What the task asks
Write every line of the records below as a JSON list of strings, one string per line, skipping blank lines. Leave the pictures out.
○ ○ ○ ○
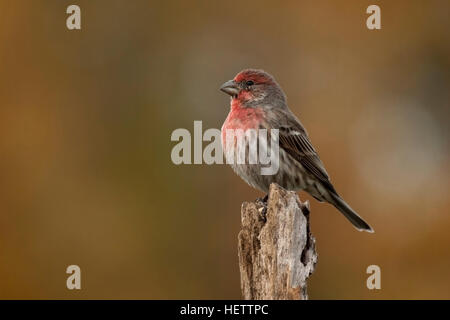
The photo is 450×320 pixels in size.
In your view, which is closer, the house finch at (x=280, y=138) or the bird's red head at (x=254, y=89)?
the house finch at (x=280, y=138)

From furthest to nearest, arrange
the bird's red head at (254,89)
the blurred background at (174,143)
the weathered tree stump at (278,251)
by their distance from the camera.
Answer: the blurred background at (174,143) → the bird's red head at (254,89) → the weathered tree stump at (278,251)

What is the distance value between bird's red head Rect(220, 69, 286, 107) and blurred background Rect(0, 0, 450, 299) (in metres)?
2.75

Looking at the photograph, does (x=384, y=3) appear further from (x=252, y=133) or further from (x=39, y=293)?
(x=39, y=293)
○ ○ ○ ○
Full response
[
  "The photo is 450×320 pixels in size.",
  "In your view, which is closer, the house finch at (x=280, y=138) or the bird's red head at (x=254, y=89)?",
  "the house finch at (x=280, y=138)",
  "From furthest to nearest, arrange",
  "the bird's red head at (254,89)",
  "the blurred background at (174,143)",
  "the weathered tree stump at (278,251)",
  "by their distance from the camera.",
  "Answer: the blurred background at (174,143) → the bird's red head at (254,89) → the weathered tree stump at (278,251)",
  "What is the distance value between bird's red head Rect(220, 69, 286, 107) and blurred background Rect(0, 0, 450, 299) (in metres)?",
  "2.75",
  "Looking at the photograph, does (x=384, y=3) appear further from (x=252, y=133) or further from (x=39, y=293)?",
  "(x=39, y=293)"
]